» Supplied text:
=== Section Start ===

Migration & Version Control

Post questions here relative to DataStage Enterprise/PX Edition for such areas as Parallel job design, Parallel datasets, BuildOps, Wrappers, etc.

Moderators: chulett, rschirm, roy

bmsq
Premium Member
Premium Member
Posts: 32
Joined: Mon Oct 30, 2006 9:19 pm

Migration & Version Control

Post by bmsq »

Hi guys,

I've started to look into our Dev, Test & Prod migration processes for DataStage jobs. To make this possible, this also requires us to put our DS projects unders version control.

What I would like to do is use the Managers export functionallity to package an entire project into a single .dsx file. This file will be put under version control by storing it in our CVS.

Our project standards mandate that all build artifacts within the CVS must be in a deployable stage (We are mostly a java shop, so by this I mean it compiles & executable). Because of this, I'm thinking that we will have projects for dev & stable in our development environment. The idea is that developers build jobs in dev and then migrate them to stable when they compile and can be run successfully. When developers are sure that thier updated jobs don't break existing jobs, the entire Stable project can be checked into CVS (either manually or nightly batch process).

There are still a few things about this process which I am not sure about:
  • Is there any easy for developers to move individual jobs from one project to another on the same server? I know this could be done using the Manager, but that seem tedious since the jobs are not moving between servers.

    Our test & prod environments wont have a compiler installed. Do the .dsx files contain executable files? Can we import just the executable files from the .dsx? Can we automate this import process using the command line on the server?
Any thoughts or explainations about your own processes would be grealy appreaciated.

Thanks in advance
I_Server_Whale
Premium Member
Premium Member
Posts: 1255
Joined: Wed Feb 02, 2005 11:54 am
Location: United States of America

Post by I_Server_Whale »

Use Version Control that comes with the DataStage installation CD.
Using DS Version Control, you can move one or more jobs between environments. The installation is easy and the tool is easy to learn from the provided documentation itself.
And ofcourse, you always have this forum to answer your queries. :wink:
Anything that won't sell, I don't want to invent. Its sale is proof of utility, and utility is success.
Author: Thomas A. Edison 1847-1931, American Inventor, Entrepreneur, Founder of GE
bmsq
Premium Member
Premium Member
Posts: 32
Joined: Mon Oct 30, 2006 9:19 pm

Post by bmsq »

=== Section End ===

» Information shown:
=== Section Start ===

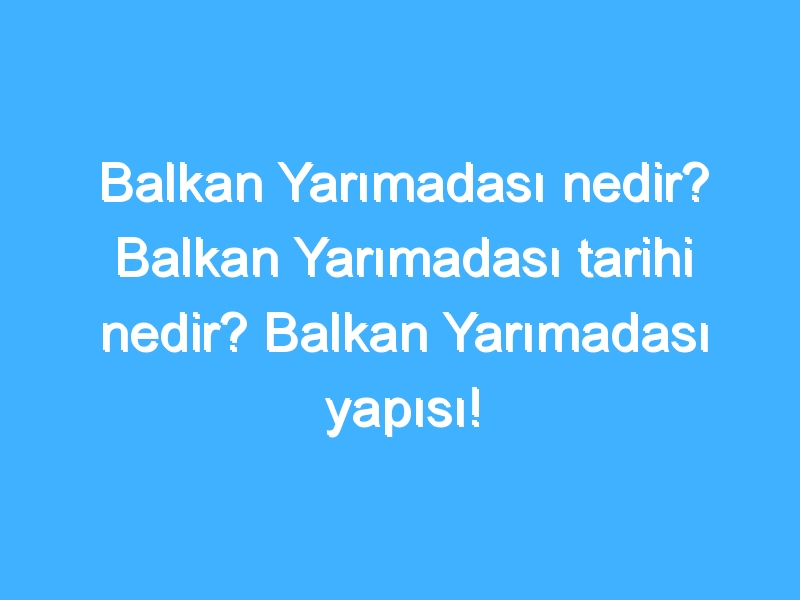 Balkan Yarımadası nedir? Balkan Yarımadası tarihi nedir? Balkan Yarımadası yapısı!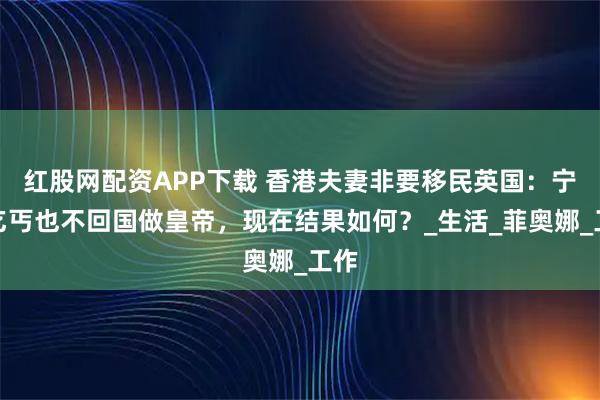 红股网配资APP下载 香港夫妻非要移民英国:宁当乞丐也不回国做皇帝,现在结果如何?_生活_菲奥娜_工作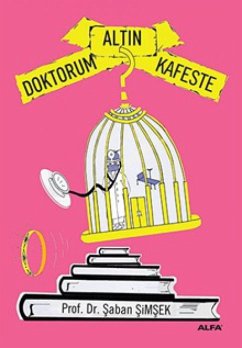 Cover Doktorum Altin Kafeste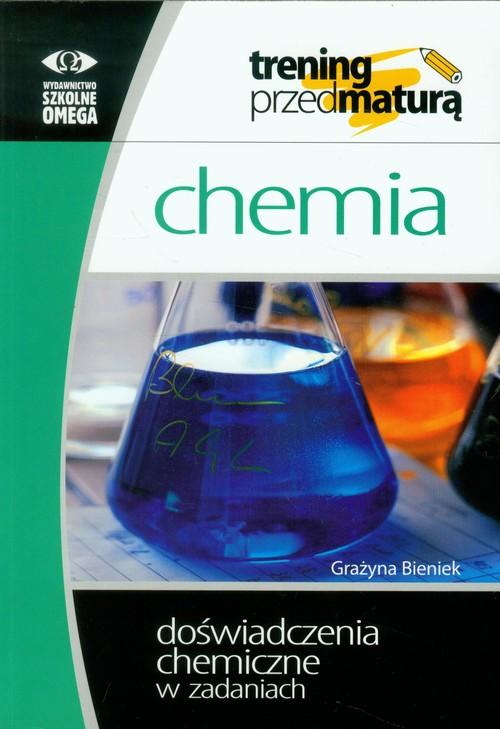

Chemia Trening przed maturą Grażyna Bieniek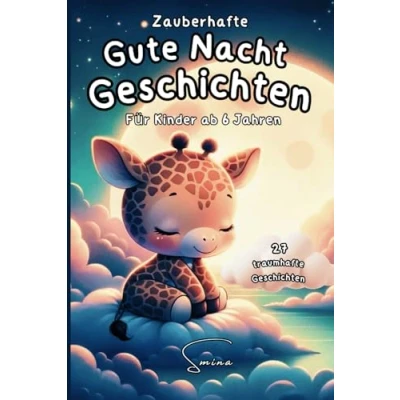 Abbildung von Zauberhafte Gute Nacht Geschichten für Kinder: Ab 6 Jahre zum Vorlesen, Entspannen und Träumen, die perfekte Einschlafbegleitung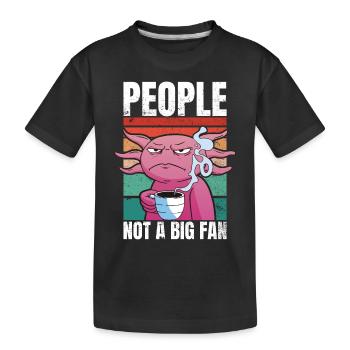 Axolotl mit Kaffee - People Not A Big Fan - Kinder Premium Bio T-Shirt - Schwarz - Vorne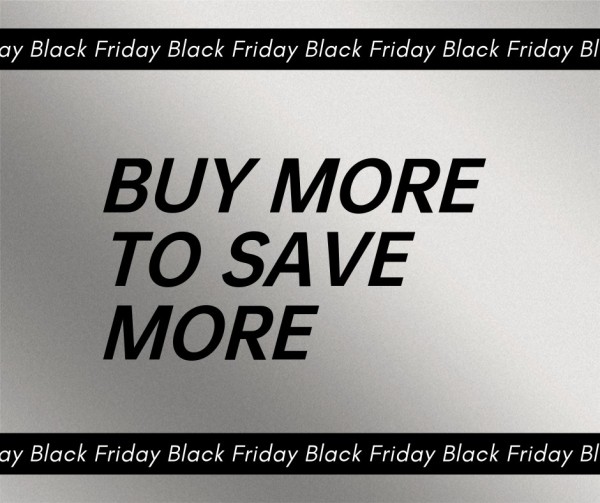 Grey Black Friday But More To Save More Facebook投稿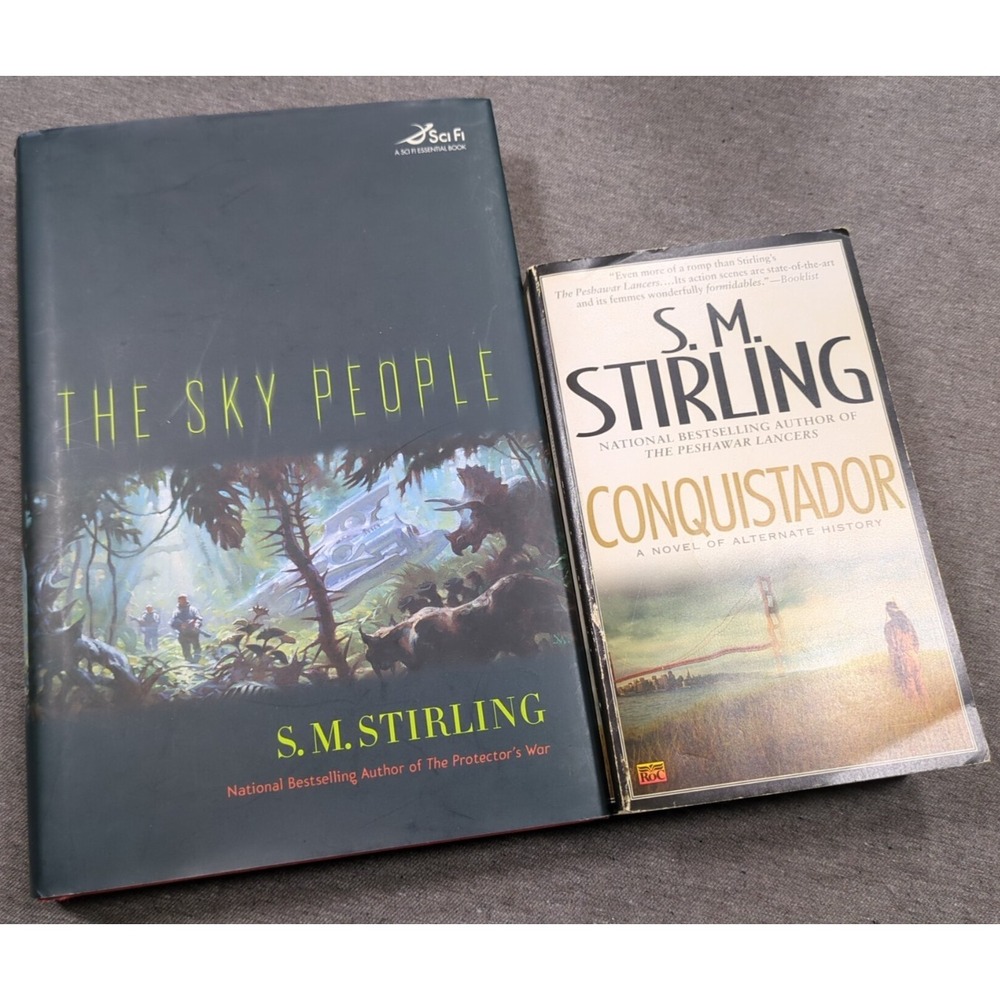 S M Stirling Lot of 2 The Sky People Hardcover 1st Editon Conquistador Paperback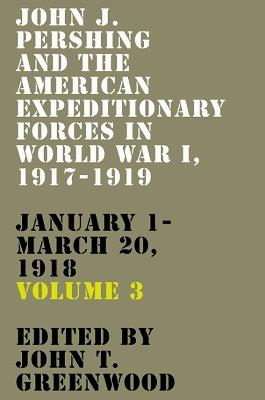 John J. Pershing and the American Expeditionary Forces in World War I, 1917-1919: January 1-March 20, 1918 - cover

=== Section End ===
=== Section Start ===

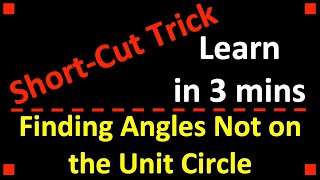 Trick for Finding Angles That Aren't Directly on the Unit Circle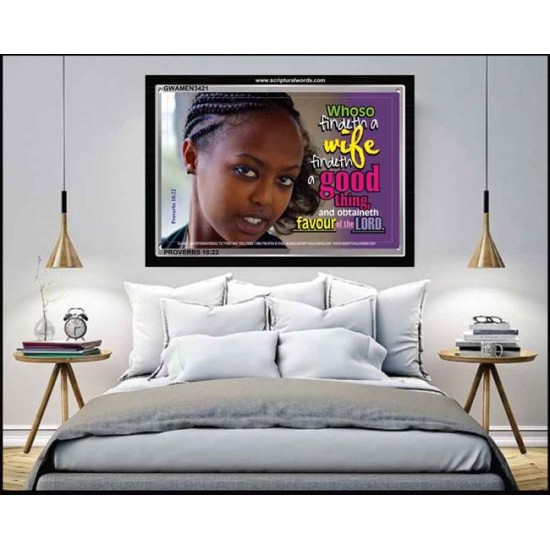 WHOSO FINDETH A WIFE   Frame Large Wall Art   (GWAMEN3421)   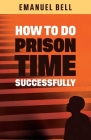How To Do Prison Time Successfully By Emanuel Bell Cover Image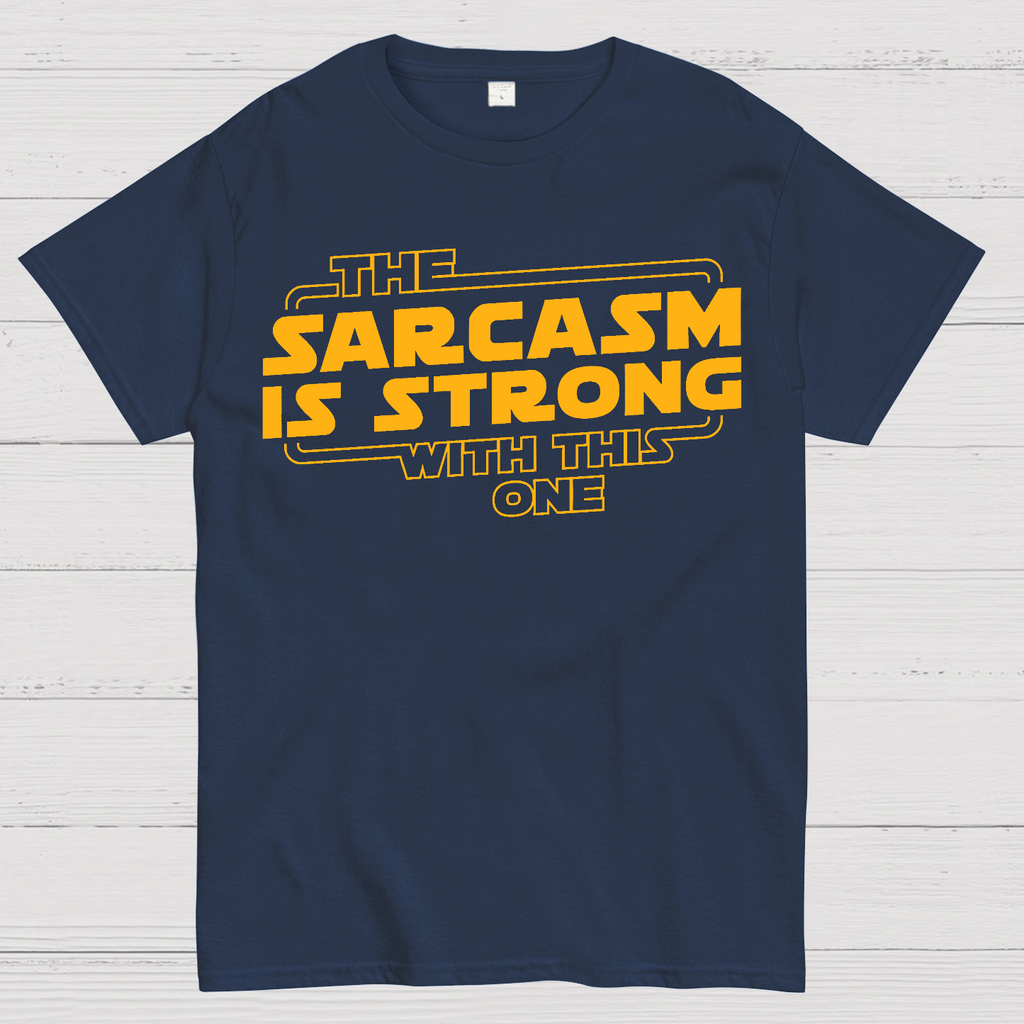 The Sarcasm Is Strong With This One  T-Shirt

=== Section End ===
=== Section Start ===

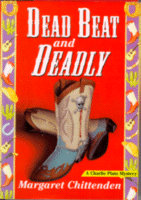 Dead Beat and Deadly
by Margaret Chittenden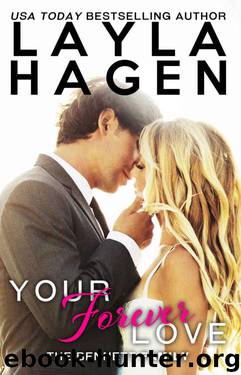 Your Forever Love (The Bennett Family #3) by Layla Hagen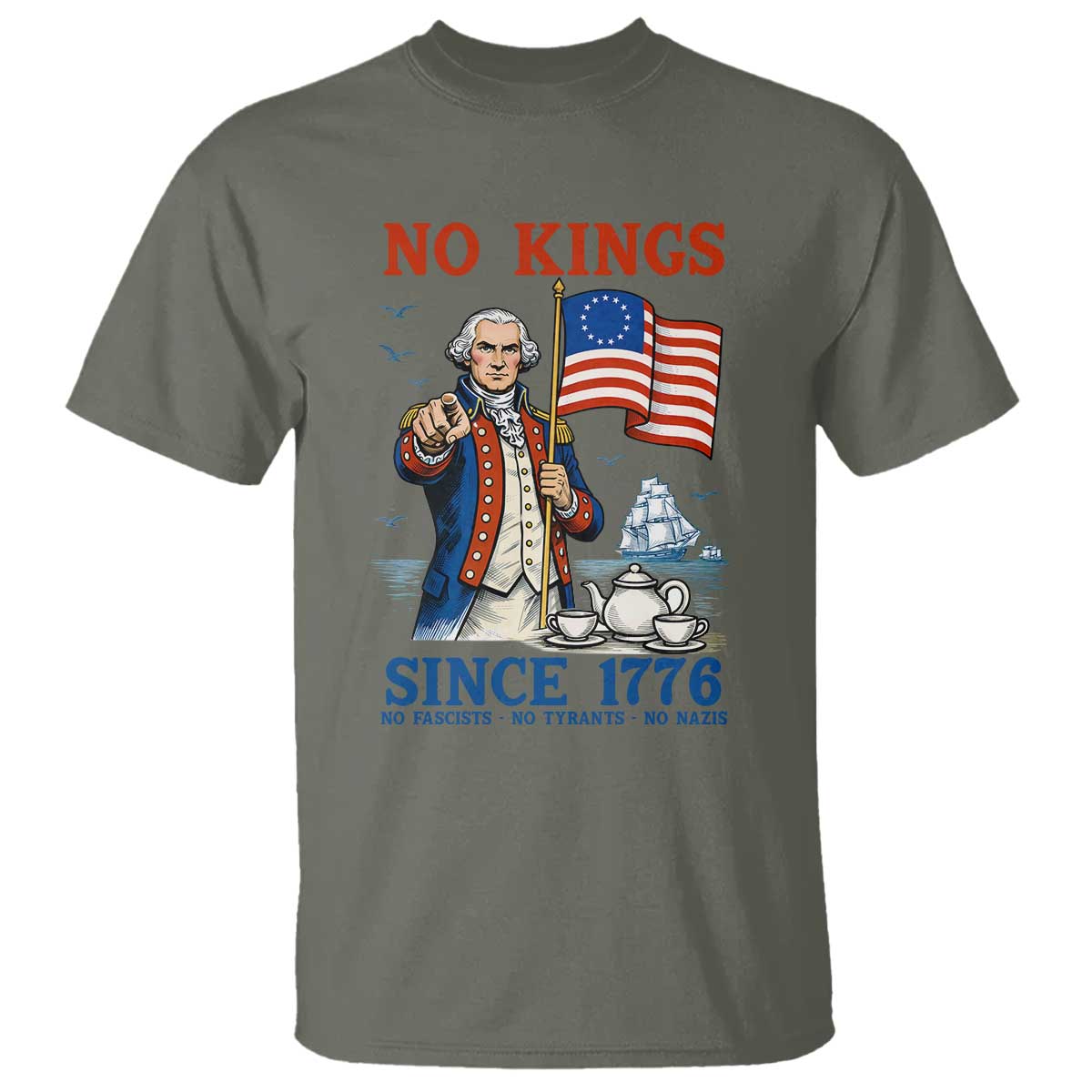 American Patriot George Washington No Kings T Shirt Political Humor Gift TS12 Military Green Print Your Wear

=== Section End ===

» Task instructions:
(A) In the DataStage migration thread, what tool does I_Server_Whale recommend for moving jobs between environments?
(B) Write the next part of the DataStage migration thread, picking up after its final line.
The data is separate material that has nothing to do with the DataStage migration thread.

» Results in order:
(A) The Version Control tool that comes with the DataStage installation CD.

(B)
Thanks for the response,

This maybe our first piece of work in using DataStage but our project is already well established and we need to adhere to project standards.

I would gladly choose to use the Version Control tools which come with DataStage but one of the project's standards is the use of CVS (shudders) for version control. So I'm afraid I don't have any choice in the matter.
chulett
Charter Member
Charter Member
Posts: 43085
Joined: Tue Nov 12, 2002 4:34 pm
Location: Denver, CO

Post by chulett »

You might be surprised at the level of choice you have. :wink:

My current client also has a 'standard' of CVS for versioning. When explained that there was no direct support for it in DataStage, it would be a PITA to force its use with the tool and that it had it's own Version Control software built in, we were 'allowed' to do our own thing.

Sure, an occasional full export may get shoved into CVS to keep them happy(er), but the day to day operations are handled through VC.
-craig

"You can never have too many knives" -- Logan Nine Fingers
ray.wurlod
Participant
Posts: 54607
Joined: Wed Oct 23, 2002 10:52 pm
Location: Sydney, Australia
Contact:

Post by ray.wurlod »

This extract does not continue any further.